Gordon was wearing a yellow sweater. He knew how to make money but didn’t really know how to spend it. It showed on his face, Alice thought, wondering if she was just too caught up in the mystery of her own family’s approval. That was it. When his langoustines came and Gordon sniffed them on the plate she realised his lack of style told against him in a way she tried to ignore. She loved him for his kindness and his politics but not really for himself.
‘You’ll come round,’ she said to Luke. ‘The whole country’s slowly coming round and you will, too.’

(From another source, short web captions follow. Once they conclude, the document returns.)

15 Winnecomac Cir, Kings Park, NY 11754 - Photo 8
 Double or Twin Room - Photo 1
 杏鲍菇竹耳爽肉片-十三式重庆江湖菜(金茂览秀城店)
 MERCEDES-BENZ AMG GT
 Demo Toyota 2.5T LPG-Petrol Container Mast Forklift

After a while they talked about the business of Anne’s photography and the letter that came from Canada. Alice said the photographs were just another part of Anne’s secretive life. She had kept it all back for her private self and her times in Blackpool. ‘If the offer had come even ten years ago’, she said, ‘we’d all have jumped on a plane to Toronto and been proud to see her having her moment.’